Ellas me cogieron de las manos y empezaron a subir y bajar mis brazos al ritmo de la música, gritando:

—¡Baila, Vicente, baila!

Yo no sabía muy bien lo que tenía que hacer. Pero empecé a moverme tímidamente, intentando imitarlas. Y entonces ocurrió.

Aquello fue todo un descubrimiento. Eso de moverse con la música era de lo más divertido que había hecho en mi vida. Además, no me sentía nada patoso; todo lo contrario. Pensé que eso de bailar se me daba estupendamente.

Nos cogíamos de las manos, nos empujábamos, nos abrazábamos… Se me subían a caballito y saltábamos sin parar.

—¡Esto de bailar es la bomba! ¡Me lo estoy pasando de miedo! —grité con todas mis fuerzas, como quien lanza un mensaje al universo.

Las chicas se movían que daba gusto verlas. Me pareció preciosa aquella imagen de mis amigas moviéndose como locas. Me las habría comido a besos.

Después de media hora bailando, estábamos sudando y teníamos calor.

Chelo llevaba pantalones vaqueros, un suéter azul oscuro y una camiseta blanca de manga corta debajo. En un momento dado, cruzó sus manos por la cintura, agarró el suéter y lo levantó para quitárselo, inclinándose ligeramente hacia atrás.

Fue un instante fugaz, pero se quedó grabado en mí. La camiseta se le subió ligeramente, dejando ver su ombligo y el contorno suave de su cuerpo. Había algo en su forma de moverse, en su despreocupación, que me dejó sin palabras.

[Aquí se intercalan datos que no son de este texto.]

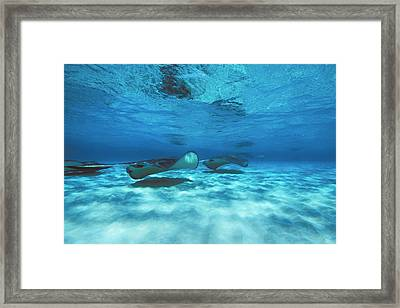 Stingray City Underwater With Stingrays Framed Print by James Forte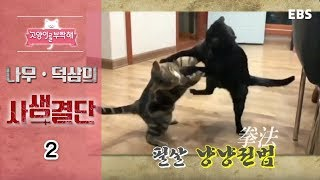 Download 고양이를 부탁해 - 나무 덕삼의 사생결단 #002 Video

Me quedé embobado. Hasta entonces, siempre me habían gustado las niñas —su alegría, su espontaneidad—, pero en ese momento vi algo distinto en Chelo: dos curvas nuevas, una insinuación que no pertenecía del todo a la infancia.

Ella se dio cuenta de que la estaba mirando y, riendo, me restregó el jersey por la cara: —¡No me mires así! —dijo con picardía, aunque su tono no parecía molesto.

Yo me moría de vergüenza. Nunca había sentido algo así, nunca había reparado en el cuerpo de una chica de ese modo. Pero aquella imagen quedó grabada en mi memoria como una revelación. No lo entendí del todo entonces, pero con el tiempo supe que ese momento marcó el inicio de algo profundo: el despertar de una mirada nueva, más íntima, más sensorial.

Aquella escena, junto con lo vivido aquel invierno, empujó con decisión el avance del inicio —y del fin— de mi niñez.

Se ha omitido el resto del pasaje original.